Northern Colorado leaders publicly discuss secession from the state

AKRON – Elected leaders from throughout northeastern Colorado gathered Monday in Akron to discuss how they could secede from the state.

All five Weld County commissioners attempted to persuade county commissioners from nine other rural Colorado counties to back Weld’s proposal to create a new U.S. state. Elected leaders from Morgan, Logan, Washington, Yuma, Sedgwick, Phillips, Lincoln, Kit Carson and Cheyenne counties attended the meeting at the Washington County Fairgrounds in Akron.

The commissioners from the nine counties ranged in their support of the measure with some unsure about whether their constituents would back secession while others said Northern Colorado residents supported the idea.

The commissioners complained about the passage of legislation regulating the oil and gas industry, a lack of funding for rural roads and schools, and the passage of Senate Bill 252, which enhanced the renewable energy standard for rural utilities.

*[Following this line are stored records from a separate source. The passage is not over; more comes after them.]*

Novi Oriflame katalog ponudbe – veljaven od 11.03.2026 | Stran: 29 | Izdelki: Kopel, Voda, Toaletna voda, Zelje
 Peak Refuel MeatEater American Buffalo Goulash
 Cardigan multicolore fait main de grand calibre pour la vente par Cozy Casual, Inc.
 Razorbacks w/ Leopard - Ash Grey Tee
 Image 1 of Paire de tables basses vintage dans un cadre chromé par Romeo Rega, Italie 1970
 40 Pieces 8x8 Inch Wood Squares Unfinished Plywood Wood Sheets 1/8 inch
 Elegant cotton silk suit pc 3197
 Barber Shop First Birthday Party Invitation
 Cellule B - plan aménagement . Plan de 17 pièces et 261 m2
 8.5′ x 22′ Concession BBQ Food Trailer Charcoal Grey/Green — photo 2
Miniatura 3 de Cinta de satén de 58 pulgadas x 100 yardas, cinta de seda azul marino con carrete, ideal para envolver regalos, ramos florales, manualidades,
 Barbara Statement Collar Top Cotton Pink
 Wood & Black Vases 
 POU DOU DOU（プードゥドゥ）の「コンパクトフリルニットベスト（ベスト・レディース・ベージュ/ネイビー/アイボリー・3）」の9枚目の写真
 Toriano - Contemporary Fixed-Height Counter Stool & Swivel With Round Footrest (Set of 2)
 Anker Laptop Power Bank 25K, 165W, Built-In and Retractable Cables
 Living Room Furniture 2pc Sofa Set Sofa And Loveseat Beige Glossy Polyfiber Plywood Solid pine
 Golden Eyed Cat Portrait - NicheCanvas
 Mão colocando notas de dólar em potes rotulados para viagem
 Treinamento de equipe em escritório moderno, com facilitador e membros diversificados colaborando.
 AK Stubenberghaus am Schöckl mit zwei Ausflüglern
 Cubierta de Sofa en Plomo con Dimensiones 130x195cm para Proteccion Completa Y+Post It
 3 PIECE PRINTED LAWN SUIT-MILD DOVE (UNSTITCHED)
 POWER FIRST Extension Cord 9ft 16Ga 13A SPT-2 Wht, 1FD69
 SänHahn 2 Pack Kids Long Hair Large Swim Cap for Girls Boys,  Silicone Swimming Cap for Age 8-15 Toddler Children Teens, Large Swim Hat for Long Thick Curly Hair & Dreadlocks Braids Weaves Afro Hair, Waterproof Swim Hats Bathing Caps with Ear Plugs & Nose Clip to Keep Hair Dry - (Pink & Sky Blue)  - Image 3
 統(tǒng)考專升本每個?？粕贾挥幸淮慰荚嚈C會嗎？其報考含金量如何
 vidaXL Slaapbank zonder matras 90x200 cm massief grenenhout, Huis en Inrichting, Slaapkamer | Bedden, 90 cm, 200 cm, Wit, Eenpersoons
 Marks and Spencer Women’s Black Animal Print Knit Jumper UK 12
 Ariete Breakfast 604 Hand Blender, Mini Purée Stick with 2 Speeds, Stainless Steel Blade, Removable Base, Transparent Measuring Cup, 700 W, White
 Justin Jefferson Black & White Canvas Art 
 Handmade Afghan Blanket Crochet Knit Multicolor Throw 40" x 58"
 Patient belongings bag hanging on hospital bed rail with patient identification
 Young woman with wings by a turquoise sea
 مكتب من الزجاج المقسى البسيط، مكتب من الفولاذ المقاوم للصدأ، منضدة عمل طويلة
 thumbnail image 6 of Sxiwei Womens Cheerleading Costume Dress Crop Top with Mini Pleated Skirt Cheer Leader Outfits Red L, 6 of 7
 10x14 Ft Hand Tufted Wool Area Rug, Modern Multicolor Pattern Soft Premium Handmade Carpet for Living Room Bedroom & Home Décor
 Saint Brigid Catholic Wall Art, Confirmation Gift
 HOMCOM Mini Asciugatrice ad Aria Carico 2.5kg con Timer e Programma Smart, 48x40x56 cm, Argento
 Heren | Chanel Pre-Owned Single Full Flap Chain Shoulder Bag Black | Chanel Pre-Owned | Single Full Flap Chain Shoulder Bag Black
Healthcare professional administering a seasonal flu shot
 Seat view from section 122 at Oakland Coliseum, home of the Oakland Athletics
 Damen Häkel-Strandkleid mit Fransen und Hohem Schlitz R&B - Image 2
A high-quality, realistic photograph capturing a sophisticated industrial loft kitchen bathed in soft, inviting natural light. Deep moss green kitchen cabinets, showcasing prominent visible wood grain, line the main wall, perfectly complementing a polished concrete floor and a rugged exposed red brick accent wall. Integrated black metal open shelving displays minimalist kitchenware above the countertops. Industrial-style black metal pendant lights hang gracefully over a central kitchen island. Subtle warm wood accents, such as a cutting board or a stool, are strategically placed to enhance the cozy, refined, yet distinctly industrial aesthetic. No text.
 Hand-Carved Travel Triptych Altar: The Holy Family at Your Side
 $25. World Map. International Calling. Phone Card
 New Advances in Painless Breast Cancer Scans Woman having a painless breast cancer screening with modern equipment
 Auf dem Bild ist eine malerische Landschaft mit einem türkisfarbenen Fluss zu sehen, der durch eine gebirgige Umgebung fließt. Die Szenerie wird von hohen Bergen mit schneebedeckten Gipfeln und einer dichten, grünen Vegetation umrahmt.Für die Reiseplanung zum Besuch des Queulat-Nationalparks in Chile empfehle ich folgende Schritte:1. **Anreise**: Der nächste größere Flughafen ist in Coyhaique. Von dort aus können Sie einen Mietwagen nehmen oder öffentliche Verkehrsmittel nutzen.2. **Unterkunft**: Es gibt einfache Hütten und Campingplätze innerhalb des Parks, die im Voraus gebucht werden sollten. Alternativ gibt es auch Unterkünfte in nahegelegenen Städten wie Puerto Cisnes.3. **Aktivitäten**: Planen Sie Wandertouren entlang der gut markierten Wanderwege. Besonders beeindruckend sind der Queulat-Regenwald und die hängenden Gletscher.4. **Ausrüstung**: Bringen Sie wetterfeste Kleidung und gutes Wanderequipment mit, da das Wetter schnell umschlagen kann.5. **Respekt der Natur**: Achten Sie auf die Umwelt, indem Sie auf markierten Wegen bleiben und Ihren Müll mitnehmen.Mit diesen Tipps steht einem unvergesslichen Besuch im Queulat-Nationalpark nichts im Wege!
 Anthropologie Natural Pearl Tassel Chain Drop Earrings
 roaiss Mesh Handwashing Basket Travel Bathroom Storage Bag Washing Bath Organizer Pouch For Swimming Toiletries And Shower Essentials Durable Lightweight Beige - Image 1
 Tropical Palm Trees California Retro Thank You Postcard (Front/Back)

Colorado law required that rural electric cooperatives provide 10 percent of their power via renewables by 2020. The new law doubles that requirement to 20 percent.

“Enough is enough from our growing liberal legislators,´ said Lea Ann Laybourn, a Washington County commissioner.

Commissioner Dean Wingfield of Yuma County criticized the proposal to secede as a “crackpot idea” that catered to fringe politics.

“Until we get back to commonsense Republicans, commonsense Democrats, we got a problem,” he said.

The proposal has drawn attention from throughout the nation since Weld County commissioners acknowledged earlier this month that they had discussed the proposal with leaders in other counties. Monday’s meeting marked the first public dialogue by elected leaders throughout the region on details of the proposal with dozens of Northern Colorado residents attending.

County commissioners could place the issue on the ballot for a vote and demand that the state Legislature grant the region statehood, Weld County Attorney Bruce Barker said. Colorado voters, as well as Congress, ultimately would have to approve secession.

Northern Colorado counties would have to make a decision by September whether to include the measure on their November ballots, Barker said.

County commissioners agreed to meet again 2 p.m. July 8 at the Washington County Fairgrounds. They decided to invite to the upcoming meeting other elected leaders from southeastern Colorado, Kansas and Nebraska counties that Weld County commissioners said also had expressed interest in secession.